§ WHAT IS BEING ASKED
Output exactly the lines that run from the line with "How far away from the viewpoint is the cookie" to the end of the material, both ends included, and no other lines.

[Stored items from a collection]
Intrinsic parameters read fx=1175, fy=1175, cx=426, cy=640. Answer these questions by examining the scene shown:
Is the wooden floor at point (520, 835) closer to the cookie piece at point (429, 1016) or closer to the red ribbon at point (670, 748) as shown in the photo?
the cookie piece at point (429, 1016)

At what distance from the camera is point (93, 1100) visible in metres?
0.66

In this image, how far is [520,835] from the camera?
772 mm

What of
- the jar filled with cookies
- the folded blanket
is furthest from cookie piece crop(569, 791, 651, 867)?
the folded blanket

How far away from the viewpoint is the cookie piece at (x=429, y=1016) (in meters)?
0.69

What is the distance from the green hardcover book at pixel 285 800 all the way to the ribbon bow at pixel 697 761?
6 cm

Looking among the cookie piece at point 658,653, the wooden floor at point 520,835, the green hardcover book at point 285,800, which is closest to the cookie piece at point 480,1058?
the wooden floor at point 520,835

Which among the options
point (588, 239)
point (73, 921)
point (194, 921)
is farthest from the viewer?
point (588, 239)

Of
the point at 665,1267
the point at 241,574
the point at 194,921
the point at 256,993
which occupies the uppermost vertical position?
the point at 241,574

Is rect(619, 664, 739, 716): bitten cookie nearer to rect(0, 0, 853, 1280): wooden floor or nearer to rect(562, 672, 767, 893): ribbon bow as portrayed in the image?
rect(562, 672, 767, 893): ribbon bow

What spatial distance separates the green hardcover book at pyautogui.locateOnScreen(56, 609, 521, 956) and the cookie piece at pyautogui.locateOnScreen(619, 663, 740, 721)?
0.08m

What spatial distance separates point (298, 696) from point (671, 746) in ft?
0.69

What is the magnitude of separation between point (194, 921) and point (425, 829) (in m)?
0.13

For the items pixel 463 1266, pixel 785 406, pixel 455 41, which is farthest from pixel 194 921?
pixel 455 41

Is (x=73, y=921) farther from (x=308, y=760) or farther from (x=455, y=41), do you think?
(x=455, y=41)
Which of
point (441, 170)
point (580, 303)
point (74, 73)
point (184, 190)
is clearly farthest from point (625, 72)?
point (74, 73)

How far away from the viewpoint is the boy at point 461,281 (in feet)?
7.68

§ ANSWER TO THE EXERCISE
How far away from the viewpoint is the cookie piece at (x=429, y=1016) (in meters)?
0.69

What is the distance from the green hardcover book at pixel 285 800 all the way to the ribbon bow at pixel 697 761?
6 cm

Looking among the cookie piece at point 658,653, the wooden floor at point 520,835, the green hardcover book at point 285,800, which is closest to the cookie piece at point 480,1058?
the wooden floor at point 520,835

Which among the options
point (588, 239)
point (73, 921)
point (194, 921)
is farthest from the viewer?
point (588, 239)

Of
the point at 665,1267
the point at 241,574
the point at 194,921
the point at 256,993
which occupies the uppermost vertical position?
the point at 241,574

Is rect(619, 664, 739, 716): bitten cookie nearer to rect(0, 0, 853, 1280): wooden floor or nearer to rect(562, 672, 767, 893): ribbon bow as portrayed in the image?
rect(562, 672, 767, 893): ribbon bow

What spatial distance separates the green hardcover book at pyautogui.locateOnScreen(56, 609, 521, 956) and the cookie piece at pyautogui.locateOnScreen(619, 663, 740, 721)?
0.08m

What spatial distance separates point (298, 696) from point (671, 746) in ft?
0.69

What is the magnitude of separation between point (194, 921) and point (425, 829) (in m)?
0.13

For the items pixel 463 1266, pixel 785 406, pixel 455 41, which is farthest from pixel 194 921?
pixel 455 41

Is (x=73, y=921) farther from (x=308, y=760) or farther from (x=455, y=41), do you think?
(x=455, y=41)
Which of
point (441, 170)
point (580, 303)
point (74, 73)
point (184, 190)
is clearly farthest from point (625, 72)?
point (74, 73)

How far away from the viewpoint is the boy at point 461,281 (in feet)?
7.68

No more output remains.